*Data for this task:*

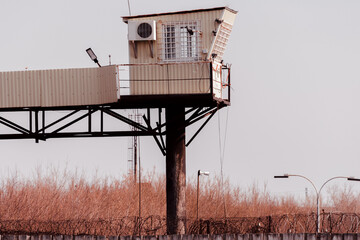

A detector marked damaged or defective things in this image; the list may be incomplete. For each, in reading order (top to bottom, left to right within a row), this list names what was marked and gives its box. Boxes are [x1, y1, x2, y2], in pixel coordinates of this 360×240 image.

rusty steel column [166, 107, 187, 234]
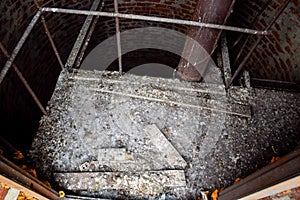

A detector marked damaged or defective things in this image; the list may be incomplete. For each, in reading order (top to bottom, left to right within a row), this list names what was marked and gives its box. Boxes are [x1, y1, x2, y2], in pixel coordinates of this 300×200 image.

rusty metal pipe [227, 0, 290, 88]
corroded metal sheet [54, 170, 185, 197]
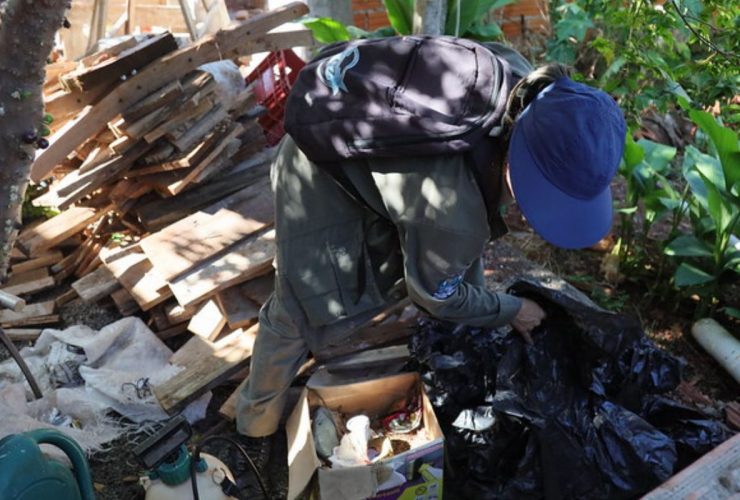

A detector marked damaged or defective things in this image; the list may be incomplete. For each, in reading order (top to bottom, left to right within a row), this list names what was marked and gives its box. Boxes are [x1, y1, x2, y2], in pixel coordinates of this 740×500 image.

splintered board [140, 178, 274, 284]
splintered board [169, 228, 276, 306]
splintered board [152, 324, 258, 414]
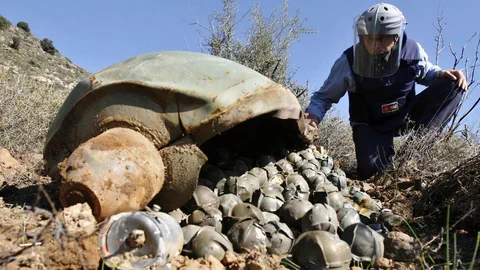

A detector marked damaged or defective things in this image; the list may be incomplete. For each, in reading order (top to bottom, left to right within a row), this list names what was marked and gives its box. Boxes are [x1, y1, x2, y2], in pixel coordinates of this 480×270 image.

rusted metal surface [58, 127, 164, 220]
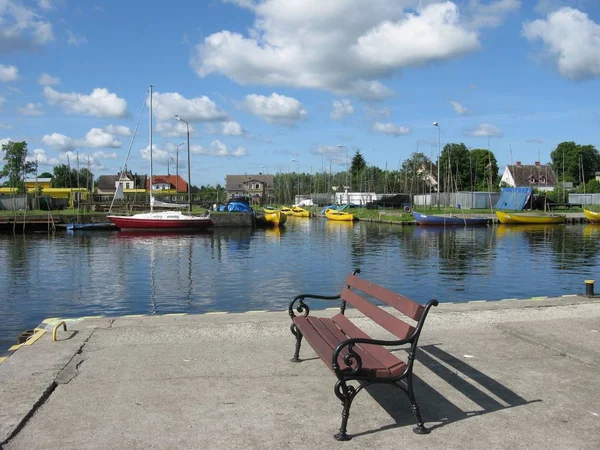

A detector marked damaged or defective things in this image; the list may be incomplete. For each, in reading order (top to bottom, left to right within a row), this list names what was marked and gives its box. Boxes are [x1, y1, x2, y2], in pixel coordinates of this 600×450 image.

cracked concrete surface [1, 298, 600, 450]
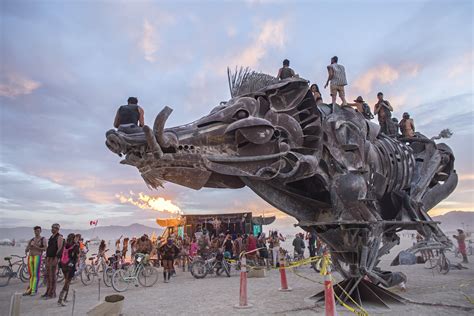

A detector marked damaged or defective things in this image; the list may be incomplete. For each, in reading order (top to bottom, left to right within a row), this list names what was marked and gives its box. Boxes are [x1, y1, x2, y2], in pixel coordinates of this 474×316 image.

rusted metal surface [106, 68, 456, 300]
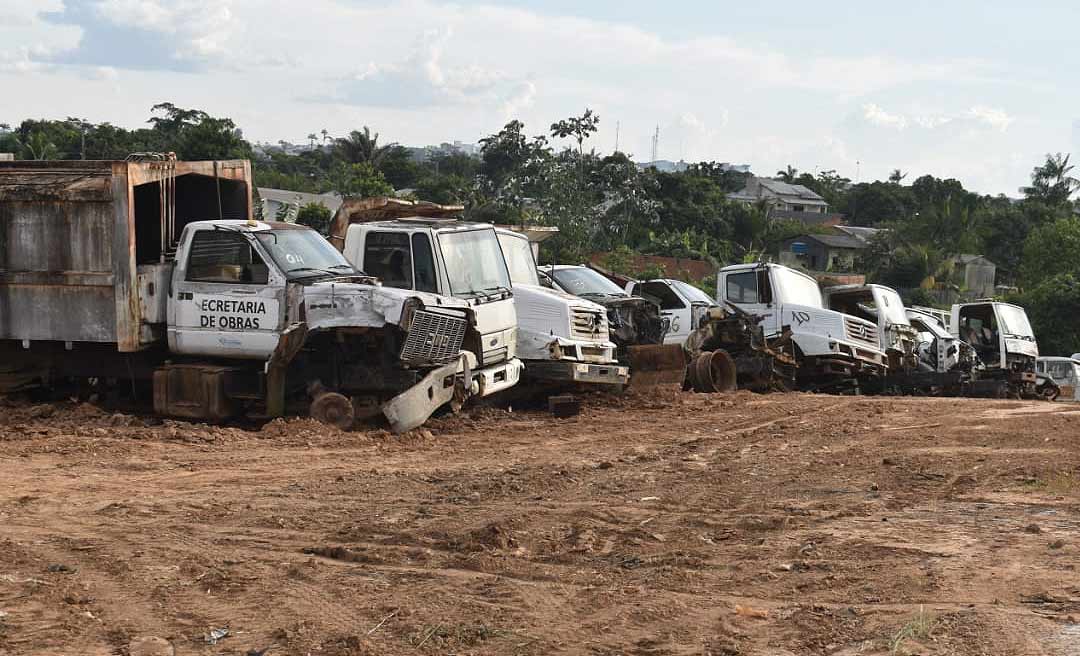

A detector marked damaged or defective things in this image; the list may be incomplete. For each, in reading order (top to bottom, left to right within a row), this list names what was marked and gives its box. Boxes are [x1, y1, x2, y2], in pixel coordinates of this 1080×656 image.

*Work instructions:*
Return verbatim every line from the line containing "this 474×316 image." to the last line of the entries above, inclusive, and leave out the pictures.

*Response box:*
A detector marked damaged or defective things in this image; the list may be incomplete. For each, in reading order (top to bottom, left to right within a row), this list names what was marked and gives its box. Boxes are [x1, y1, x2, y2], in pixel coordinates of this 474×316 image.

rusted metal surface [106, 68, 456, 300]

A detector marked damaged or defective things in this image; the list may be incomplete. For each, in reading order (top to bottom, left to right within a row), this list names what was marked and gives its box. Boxes are [x1, y1, x2, y2], in pixel coordinates of this 1080×656 image.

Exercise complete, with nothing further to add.